Have you encountered any challenges working in an industry that’s traditionally male-dominated?

Overall, I haven’t experienced too many challenges as most people I work with are very inclusive and I have never been made to feel my gender is a barrier.

I am proactive in the sense that I quickly correct people if certain comments are made to just treat me the same as anyone else and not to expose me to preferential treatment. Since a female stands out enough as it is, particularly offshore, small comments that are made to bring attention to the fact you are in the minority are not helpful and everyone is very receptive to this feedback and quickly take it on board. The culture at CNOOC International has been a huge part of my overall positive experience. CNOOC International are actively involved within OGUK’s Diversity and Inclusion Committee and are very committed to continue to deliver and continuously improve their inclusiveness and diversity within the workplace. 

As an active STEM Ambassador, what can schools do to encourage more girls to take up a STEM career?

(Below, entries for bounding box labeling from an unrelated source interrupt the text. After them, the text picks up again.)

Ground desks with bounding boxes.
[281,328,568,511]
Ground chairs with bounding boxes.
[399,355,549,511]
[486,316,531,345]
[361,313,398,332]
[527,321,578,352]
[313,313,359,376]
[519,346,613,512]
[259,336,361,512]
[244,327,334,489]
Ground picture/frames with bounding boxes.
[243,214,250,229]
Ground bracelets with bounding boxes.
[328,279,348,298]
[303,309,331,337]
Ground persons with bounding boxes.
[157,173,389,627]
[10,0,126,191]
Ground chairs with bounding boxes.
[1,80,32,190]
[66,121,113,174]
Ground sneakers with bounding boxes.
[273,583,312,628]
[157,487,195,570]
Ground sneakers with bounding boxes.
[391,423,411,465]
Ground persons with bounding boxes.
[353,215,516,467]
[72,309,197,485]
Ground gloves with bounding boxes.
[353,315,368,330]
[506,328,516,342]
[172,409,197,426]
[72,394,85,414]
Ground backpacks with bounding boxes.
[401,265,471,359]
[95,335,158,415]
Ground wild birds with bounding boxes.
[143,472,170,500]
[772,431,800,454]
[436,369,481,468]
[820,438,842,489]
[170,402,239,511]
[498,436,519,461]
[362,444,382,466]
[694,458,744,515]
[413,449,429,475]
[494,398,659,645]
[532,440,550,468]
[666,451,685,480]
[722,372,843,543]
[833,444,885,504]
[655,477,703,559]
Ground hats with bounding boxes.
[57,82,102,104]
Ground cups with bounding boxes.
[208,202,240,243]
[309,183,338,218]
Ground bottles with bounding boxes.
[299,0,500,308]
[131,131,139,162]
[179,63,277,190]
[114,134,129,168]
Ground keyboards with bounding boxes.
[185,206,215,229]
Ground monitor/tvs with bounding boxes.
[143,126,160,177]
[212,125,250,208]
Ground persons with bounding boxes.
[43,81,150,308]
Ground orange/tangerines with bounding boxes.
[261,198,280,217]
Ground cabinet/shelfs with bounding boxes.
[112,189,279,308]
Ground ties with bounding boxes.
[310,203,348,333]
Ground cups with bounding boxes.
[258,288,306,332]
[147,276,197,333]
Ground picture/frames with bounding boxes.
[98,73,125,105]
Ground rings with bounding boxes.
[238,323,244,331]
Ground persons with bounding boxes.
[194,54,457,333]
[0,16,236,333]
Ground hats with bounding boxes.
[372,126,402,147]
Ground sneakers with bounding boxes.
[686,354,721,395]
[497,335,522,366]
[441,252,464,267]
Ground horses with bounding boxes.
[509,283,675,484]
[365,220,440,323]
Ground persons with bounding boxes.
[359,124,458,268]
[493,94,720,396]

I have thoroughly enjoyed being a STEM Ambassador since I started working, as I would love to be able to help inspire the next generation of engineers in some capacity and highlight how exciting the energy industry is and will be in the future. I had multiple STEM Ambassadors come and speak to my class at Primary and Secondary school level, particularly with TechFest. So to be able to support TechFest as a STEM Ambassador through CNOOC International is definitely a full-circle moment.

I think it is important to encourage all genders to take up a STEM career since each mind analyses problems differently and comes up with new and effective solutions. I think one of the most important ways to breakdown the stereotypes that exist within the energy industry is to provide the knowledge of the opportunities available and how important oil and gas is to the energy transition. Unfortunately, the media portrays a negative narrative of the oil and gas industry and my role as a STEM Ambassador allows me to open young people’s eyes to the reality of the industry. I find being able to have honest, open discussions to educate young people, dispel rumours and generate excitement really inspiring.

How can engineering graduates contribute to solving energy transition challenges?

Oil and gas are essential to managing the energy transition; what this will look like going forward is an ever-developing landscape with some unknown challenges. Engineering graduates possess and develop a unique range of skills that will be required to help combat some of the problems such as communication, project management, time management and the one of the most crucial skills, problem solving.

Graduates also bring an excitement and enthusiasm to companies which help to challenge the way things have been done previously. These ideas are listened to, evaluated, and hopefully implemented, which is something I have been able to experience at CNOOC International. Since joining CNOOC International, I have felt very supported to share ideas and collaborate to help provide feedback in order to continuously improve various systems or processes within the company which has been really fulfilling and highlights to me how valued I feel at this early stage in my career.